Microsoft TechEd is the premier Microsoft hosted event held in various locations around the world each year. Last week I attended the Australian slice of this over-inflated pie at the Gold Coast Convention and Exhibition Centre. As long as you stayed clear of the blatant product placement and product-advertising-disguised-as-industry-briefing seminars, the convention is well worth the price.
The first surprise was how well run it was: for a week, more than 3000 nerds where herded successfully between seminars, workshops, product displays and food. I guess I should have known that it would work smoothly since both Microsoft and the GCCEC have been hosting various events for years. I could almost see a set of quite subtle rules of crowd dymani8cs being manipulated and enhanced by the convention. Rather than feeling herded from place to place, it felt like walking from one end of the centre to the other was all your own idea. I need to investigate this further.
For the most part, I sat in on the case study seminars in which some business representative explained how they solved a particular problem faced by his or her organisation. Many of these problems are the same as those faced by places I’ve worked. On the whole, these were brilliant. The best included how the QLD Department of Communities IT transformed into a service-oriented function and the changes to the retail industry made by the emergence of social networking and the “always connected” community.
The other seminars pretended to be generic industry investigations into various matters. Without exception, these were nothing of the sort – they were bald-faced advertising for Microsoft products. Advertising is fine: that’s one of the purposes of the conference. I just wish they’d be honest and say that up front. For instance, one seminar titled “Scalability Standouts – They Biggest in the World and How They Did It.” What it should have been called is Microsoft SQL Server Book of Records. It was nothing more than a list of stats, eg: the size of the biggest active database in the world, the greatest number of transactions processed per second, etc. There was absolutely nothing about scalability or how they did it.

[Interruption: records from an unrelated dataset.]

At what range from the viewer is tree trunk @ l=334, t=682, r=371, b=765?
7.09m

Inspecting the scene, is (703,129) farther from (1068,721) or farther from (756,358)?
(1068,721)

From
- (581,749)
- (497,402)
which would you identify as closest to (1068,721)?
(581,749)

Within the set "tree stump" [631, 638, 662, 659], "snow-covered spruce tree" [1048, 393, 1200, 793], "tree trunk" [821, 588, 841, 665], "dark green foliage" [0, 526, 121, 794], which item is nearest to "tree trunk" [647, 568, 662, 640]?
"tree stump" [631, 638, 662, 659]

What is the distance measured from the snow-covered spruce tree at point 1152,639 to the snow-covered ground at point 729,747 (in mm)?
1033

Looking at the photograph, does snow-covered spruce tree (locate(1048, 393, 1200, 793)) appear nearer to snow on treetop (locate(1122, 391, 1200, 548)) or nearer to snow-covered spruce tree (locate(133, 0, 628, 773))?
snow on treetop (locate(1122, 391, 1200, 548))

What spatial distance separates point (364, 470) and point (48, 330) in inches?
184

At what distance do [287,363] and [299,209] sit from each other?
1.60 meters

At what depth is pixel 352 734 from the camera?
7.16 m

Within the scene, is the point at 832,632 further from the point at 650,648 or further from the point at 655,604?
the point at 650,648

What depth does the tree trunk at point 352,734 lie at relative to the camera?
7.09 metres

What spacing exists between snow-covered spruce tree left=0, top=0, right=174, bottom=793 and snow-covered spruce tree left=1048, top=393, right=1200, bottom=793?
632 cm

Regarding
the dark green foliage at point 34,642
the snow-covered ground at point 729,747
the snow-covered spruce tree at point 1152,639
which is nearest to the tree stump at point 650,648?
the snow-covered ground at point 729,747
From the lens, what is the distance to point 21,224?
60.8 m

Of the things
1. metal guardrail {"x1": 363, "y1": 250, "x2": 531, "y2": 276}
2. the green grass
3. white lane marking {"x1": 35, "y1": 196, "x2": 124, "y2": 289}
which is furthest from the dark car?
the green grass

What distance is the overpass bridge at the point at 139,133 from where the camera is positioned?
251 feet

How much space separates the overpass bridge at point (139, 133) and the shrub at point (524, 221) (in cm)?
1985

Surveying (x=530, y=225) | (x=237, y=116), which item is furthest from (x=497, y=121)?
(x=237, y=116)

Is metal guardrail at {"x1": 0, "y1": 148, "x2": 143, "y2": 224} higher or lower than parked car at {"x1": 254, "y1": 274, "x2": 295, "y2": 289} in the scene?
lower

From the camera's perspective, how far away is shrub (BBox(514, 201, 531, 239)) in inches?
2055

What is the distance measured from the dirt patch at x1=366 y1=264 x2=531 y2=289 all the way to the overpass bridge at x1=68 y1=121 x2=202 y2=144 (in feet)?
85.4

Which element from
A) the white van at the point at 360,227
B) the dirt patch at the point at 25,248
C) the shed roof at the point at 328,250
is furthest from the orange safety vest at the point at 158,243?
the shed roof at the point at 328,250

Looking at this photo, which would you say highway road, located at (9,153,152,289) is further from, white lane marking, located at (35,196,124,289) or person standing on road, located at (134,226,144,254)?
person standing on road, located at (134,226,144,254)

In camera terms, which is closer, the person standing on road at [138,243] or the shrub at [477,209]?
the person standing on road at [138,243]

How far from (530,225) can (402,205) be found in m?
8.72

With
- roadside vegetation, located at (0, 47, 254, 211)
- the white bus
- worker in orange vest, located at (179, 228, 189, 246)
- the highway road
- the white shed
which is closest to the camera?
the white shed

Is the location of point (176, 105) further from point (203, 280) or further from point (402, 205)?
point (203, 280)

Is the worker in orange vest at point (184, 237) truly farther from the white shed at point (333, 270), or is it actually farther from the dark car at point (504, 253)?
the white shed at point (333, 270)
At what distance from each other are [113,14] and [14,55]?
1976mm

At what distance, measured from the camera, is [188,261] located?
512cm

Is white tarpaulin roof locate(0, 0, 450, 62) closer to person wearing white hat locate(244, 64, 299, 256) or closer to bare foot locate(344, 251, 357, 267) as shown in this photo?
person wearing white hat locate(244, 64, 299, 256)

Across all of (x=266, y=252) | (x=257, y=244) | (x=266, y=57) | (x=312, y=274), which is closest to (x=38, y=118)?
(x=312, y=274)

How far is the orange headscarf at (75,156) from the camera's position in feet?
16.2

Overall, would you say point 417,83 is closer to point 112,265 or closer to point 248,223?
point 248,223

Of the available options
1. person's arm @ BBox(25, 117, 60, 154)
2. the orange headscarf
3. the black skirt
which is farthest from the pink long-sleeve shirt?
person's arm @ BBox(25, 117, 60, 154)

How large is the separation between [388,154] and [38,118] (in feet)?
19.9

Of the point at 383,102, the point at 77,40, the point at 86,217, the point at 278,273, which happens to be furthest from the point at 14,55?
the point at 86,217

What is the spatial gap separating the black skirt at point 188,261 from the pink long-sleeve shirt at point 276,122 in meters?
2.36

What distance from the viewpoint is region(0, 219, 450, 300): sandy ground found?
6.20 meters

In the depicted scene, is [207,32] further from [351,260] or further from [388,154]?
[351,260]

The second surprise was how many women were at the event. I expected it to be filled with hydro-cephalic smelly nerds but, while there was plenty of them, the changing face of the IT industry was on displace. Many lads were in suits and looked more like marketing guys than techies. The women were mainly int he “softer” parts of IT such as web development rather than the more nuts-and-bolts areas. I’m not raising that as a problem but just to sho the changing nature of the IT industry.
All-in-all, it was a very worthwhile event. I’m not sure I’d pay for it myself but I wouldn’t refuse a ticket if it was given to me.